***** Trecho selecionado *****

De costas para a opinião pública, deputados arquivam segunda denúncia contra Michel Temer — e penduram conta de 45 bilhões de reais no bolso dos brasileiros

Por Daniel Pereira Atualizado em 27 out 2017, 06h00 - Publicado em 27 out 2017, 06h00

Não havia dúvida de que o destino da segunda denúncia apresentada pela Procuradoria-Geral da República (PGR) contra Michel Temer seria a gaveta. Mesmo assim, o arquivamento não ocorreu sem sobressaltos para o presidente da República. Às 12h50 da quarta-feira 25, Temer chegou ao Hospital do Exército, em Brasília, com um coágulo na bexiga (veja o quadro). Enquanto era atendido pela equipe médica, seus aliados fracassavam na tentativa de arregimentar o número mínimo de deputados para que a denúncia começasse a ser votada. Por falta de quórum, a primeira sessão convocada para tratar do assunto encerrou-se às 14h23, logo depois da notícia da internação do presidente. Àquela altura, a fragilidade de Temer parecia crescente, e os governistas falavam da possibilidade de adiamento da votação. Em questão de horas, o quadro clínico e político virou. Às 20h13, Temer deixou o hospital caminhando. Às 20h35, a Câmara colheu o voto decisivo para o arquivamento da denúncia da PGR. Estava selada a sua redenção. Estava sacramentada — mais uma vez — a vitória de um método de fazer política.

Em junho, Temer livrou-se de um processo de cassação no Tribunal Superior Eleitoral (TSE) em que eram abundantes as provas de que, junto com a sua colega de chapa, Dilma Rousseff, usara dinheiro sujo para reeleger-se. Em agosto, escapou da primeira investida da PGR, estrelada por um de seus homens de confiança, cuja imagem saltitando na rua com uma mala com 500 000 reais de propina da JBS entrou para os anais da corrupção nacional. Agora, safou-se da segunda investigação, na forma de uma acusação de obstrução de Justiça e participação em organização criminosa que teria embolsado 587 milhões de reais em propina.

***** Registros apresentados *****

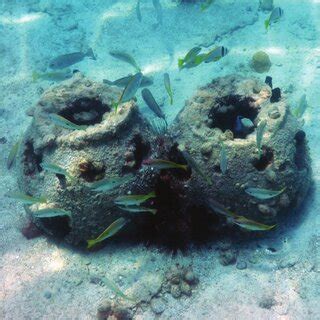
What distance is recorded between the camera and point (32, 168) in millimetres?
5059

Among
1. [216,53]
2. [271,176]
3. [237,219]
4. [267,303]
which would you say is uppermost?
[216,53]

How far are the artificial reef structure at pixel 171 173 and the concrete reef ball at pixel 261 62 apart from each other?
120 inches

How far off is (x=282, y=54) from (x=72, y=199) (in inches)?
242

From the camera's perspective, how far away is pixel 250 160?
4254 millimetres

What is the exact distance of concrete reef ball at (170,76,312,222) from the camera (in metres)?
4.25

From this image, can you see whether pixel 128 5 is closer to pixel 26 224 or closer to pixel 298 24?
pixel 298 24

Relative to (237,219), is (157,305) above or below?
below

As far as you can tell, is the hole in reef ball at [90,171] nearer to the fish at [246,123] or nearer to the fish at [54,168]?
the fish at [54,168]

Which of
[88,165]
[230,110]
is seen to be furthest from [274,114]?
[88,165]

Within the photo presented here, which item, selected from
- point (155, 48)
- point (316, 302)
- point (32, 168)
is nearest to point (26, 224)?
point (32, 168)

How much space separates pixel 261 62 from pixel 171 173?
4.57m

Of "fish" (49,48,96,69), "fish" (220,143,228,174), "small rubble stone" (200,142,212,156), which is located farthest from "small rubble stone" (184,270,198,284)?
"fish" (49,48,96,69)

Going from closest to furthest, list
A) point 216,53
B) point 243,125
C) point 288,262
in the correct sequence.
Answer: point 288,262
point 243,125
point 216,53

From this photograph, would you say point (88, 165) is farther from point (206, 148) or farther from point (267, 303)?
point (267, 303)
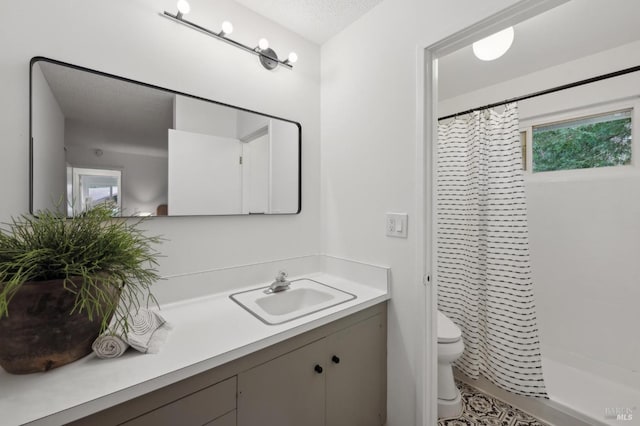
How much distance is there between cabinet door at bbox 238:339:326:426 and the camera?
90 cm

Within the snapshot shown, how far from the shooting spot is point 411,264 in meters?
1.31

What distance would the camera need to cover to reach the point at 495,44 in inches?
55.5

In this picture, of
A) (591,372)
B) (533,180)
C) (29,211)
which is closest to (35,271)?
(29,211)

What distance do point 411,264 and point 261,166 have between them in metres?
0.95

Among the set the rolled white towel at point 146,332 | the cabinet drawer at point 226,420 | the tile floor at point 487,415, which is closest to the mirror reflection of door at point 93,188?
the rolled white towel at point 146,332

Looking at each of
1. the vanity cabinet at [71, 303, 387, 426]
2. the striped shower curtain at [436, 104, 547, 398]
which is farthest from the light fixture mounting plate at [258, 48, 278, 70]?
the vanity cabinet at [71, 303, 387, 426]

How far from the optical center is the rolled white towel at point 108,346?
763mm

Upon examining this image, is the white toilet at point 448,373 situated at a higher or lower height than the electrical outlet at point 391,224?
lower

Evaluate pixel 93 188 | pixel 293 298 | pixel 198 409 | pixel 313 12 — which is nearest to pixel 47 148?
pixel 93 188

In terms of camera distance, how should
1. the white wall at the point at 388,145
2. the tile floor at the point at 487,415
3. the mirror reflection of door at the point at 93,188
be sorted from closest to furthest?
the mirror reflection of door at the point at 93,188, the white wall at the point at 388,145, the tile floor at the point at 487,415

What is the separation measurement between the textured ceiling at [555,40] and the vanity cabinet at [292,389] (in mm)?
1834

*****

→ Problemas e tarefas:
1. Responda às perguntas abaixo com base no trecho selecionado, identificando cada resposta pela letra correspondente.
(a) A que horas Temer chegou ao Hospital do Exército, em Brasília?
(b) Em que mês Temer se livrou do processo de cassação no TSE?
(c) Quanto a organização criminosa mencionada na segunda acusação teria embolsado em propina?
2. Indique se cada afirmação abaixo está de acordo com o trecho selecionado, respondendo sim ou não e citando literalmente as palavras do trecho que decidem a questão.
(a) A primeira sessão convocada para tratar da denúncia terminou por falta de quórum.
(b) Temer deixou o hospital em uma cadeira de rodas.
(c) A primeira investida da PGR contra Temer ocorreu em junho.

→ Respostas das tarefas:
1.
(a) Às 12h50 da quarta-feira 25.
(b) Em junho.
(c) 587 milhões de reais.

2.
(a) Sim: "Por falta de quórum, a primeira sessão convocada para tratar do assunto encerrou-se às 14h23".
(b) Não: "Às 20h13, Temer deixou o hospital caminhando."
(c) Não: "Em agosto, escapou da primeira investida da PGR".